TypeScript: Complex Data Types, JSON, FP processing of JSON
PPL 2023
On the basis of the distinction atomic types / compound types, we can define more complex data types - that embed recursively maps and arrays. We introduce Javascript Object Notation (JSON) which has become a common language to exchange complex data values across systems (for example, between a client and a server or to store values in databases).
We present the different types of JSON values and finally, we describe how higher-order functional patterns make processing of JSON values convenient and expressive.
Literal Expressions in Programming Languages
In general, programming languages provide ways to specify values as part of expressions.
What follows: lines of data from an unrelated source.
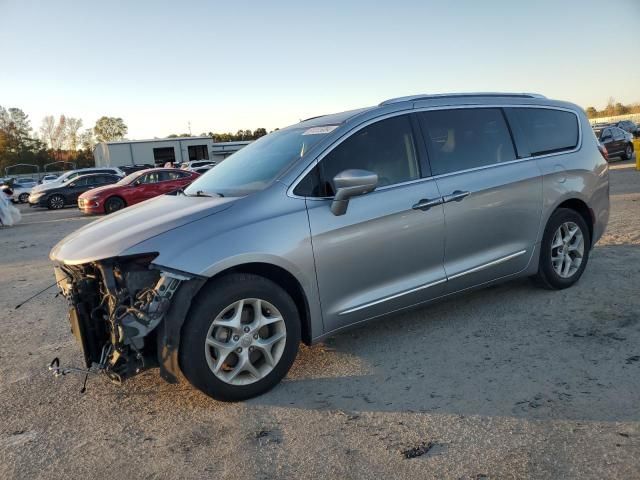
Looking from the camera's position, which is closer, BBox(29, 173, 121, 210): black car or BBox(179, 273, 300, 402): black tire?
BBox(179, 273, 300, 402): black tire

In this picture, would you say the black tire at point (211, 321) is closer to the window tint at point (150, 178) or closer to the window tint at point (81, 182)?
the window tint at point (150, 178)

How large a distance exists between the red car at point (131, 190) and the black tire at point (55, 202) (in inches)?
237

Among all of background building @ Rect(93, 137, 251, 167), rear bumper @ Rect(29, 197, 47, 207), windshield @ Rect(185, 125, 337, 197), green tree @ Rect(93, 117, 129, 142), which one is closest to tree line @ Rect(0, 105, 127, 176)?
green tree @ Rect(93, 117, 129, 142)

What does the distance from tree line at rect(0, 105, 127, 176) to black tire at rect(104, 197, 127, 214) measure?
230 ft

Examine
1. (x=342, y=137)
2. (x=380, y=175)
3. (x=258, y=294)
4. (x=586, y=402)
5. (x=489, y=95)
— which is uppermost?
(x=489, y=95)

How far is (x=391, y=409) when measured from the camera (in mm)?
3047

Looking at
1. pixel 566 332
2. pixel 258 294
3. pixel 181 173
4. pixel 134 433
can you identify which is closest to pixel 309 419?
pixel 258 294

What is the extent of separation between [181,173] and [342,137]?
53.2 ft

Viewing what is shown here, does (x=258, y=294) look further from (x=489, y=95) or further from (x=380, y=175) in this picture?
(x=489, y=95)

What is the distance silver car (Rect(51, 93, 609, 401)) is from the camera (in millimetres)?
3068

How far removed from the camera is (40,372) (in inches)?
156

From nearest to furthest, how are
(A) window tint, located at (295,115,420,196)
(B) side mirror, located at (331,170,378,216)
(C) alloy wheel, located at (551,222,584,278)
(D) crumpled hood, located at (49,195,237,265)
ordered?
(D) crumpled hood, located at (49,195,237,265) → (B) side mirror, located at (331,170,378,216) → (A) window tint, located at (295,115,420,196) → (C) alloy wheel, located at (551,222,584,278)

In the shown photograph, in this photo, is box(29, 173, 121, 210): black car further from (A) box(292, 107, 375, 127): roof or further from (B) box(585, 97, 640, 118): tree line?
(B) box(585, 97, 640, 118): tree line

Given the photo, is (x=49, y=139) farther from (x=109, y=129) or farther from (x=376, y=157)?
(x=376, y=157)
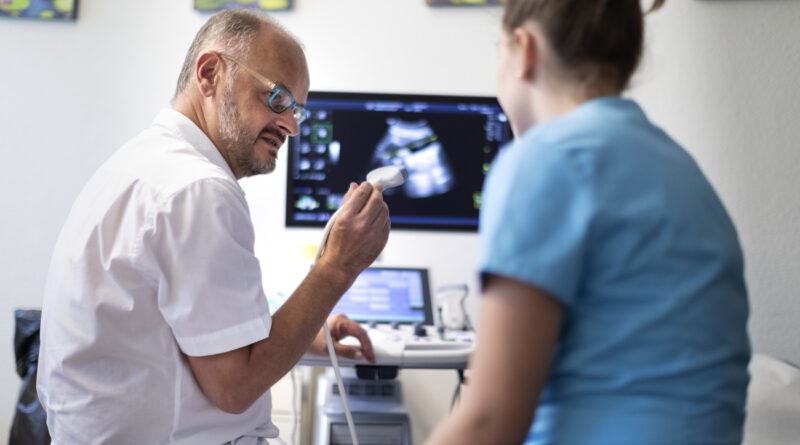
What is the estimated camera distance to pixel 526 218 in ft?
2.08

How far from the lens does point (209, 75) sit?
1441 millimetres

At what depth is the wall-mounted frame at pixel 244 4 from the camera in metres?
2.79

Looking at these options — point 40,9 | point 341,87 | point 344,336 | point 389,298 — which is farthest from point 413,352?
point 40,9

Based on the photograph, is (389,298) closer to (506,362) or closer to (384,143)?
(384,143)

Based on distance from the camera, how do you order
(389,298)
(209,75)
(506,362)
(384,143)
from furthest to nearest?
(384,143)
(389,298)
(209,75)
(506,362)

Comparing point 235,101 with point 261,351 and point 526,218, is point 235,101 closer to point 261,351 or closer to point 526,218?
point 261,351

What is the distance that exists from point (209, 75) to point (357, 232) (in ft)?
1.43

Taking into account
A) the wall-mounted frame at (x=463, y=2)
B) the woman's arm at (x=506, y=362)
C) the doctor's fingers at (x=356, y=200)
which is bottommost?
the doctor's fingers at (x=356, y=200)

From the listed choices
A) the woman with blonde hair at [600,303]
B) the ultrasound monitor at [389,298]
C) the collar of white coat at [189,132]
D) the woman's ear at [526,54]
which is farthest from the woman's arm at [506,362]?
the ultrasound monitor at [389,298]

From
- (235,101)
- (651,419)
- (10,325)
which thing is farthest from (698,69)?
(10,325)

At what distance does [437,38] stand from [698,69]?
0.93 metres

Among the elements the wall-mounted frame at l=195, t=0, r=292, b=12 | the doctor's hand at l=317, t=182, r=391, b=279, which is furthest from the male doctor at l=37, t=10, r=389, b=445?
the wall-mounted frame at l=195, t=0, r=292, b=12

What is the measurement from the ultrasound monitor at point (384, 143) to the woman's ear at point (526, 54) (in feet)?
5.91

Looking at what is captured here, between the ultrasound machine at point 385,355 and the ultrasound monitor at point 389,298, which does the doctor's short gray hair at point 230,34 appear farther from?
the ultrasound monitor at point 389,298
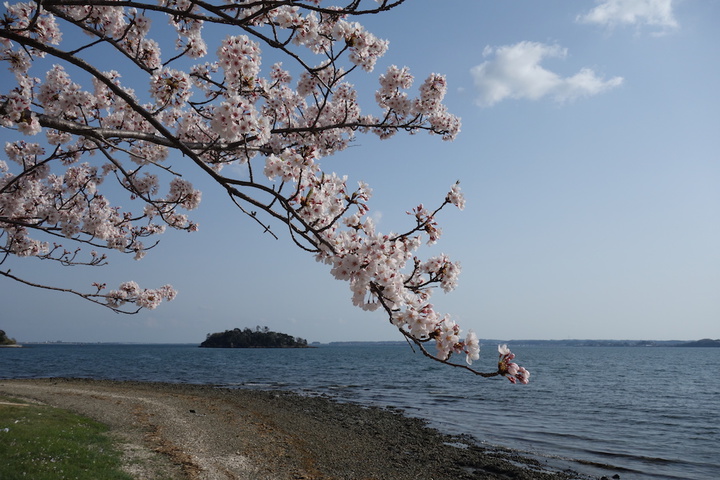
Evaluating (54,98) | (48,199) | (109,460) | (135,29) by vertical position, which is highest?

Literal expressions are the syntactic representation of values that appear as part of expressions.
For example, consider the expression:
let v = 42;
(v > 0) ? "ok" : "nok";
In this compound expression, the sub-expressions 42
, 0
, "ok"
and "nok"
are all syntactic representations of
primitive values. These expressions are string encodings of values each according to the rules of the
syntax of the language and to the type of the value (number, string, boolean).
Distinguish between literal expressions and the values they represent:
- Literal expressions are part of the syntax of a programming language; they are evaluated.
- Values are the result of the evaluation; they are part of the semantics of the language.
All programming languages provide syntax to write literal expressions for atomic values.
For compound values, languages like Java and C++ provide no or very limited ways to specify literal expressions. For example, in Java to bind a list to its value, the following syntax must be used:
ArrayList<String> names = new ArrayList<String>(Arrays.asList("avi", "bob", "chloe"));
In contrast, in JavaScript, one would write directly a compound array values as:
let names = ["avi", "bob", "chloe"];
The key difference is that the Java expression is an invocation of constructor methods, while in JavaScript compound values can be written directly. This difference becomes more significant as we consider even more complex value types.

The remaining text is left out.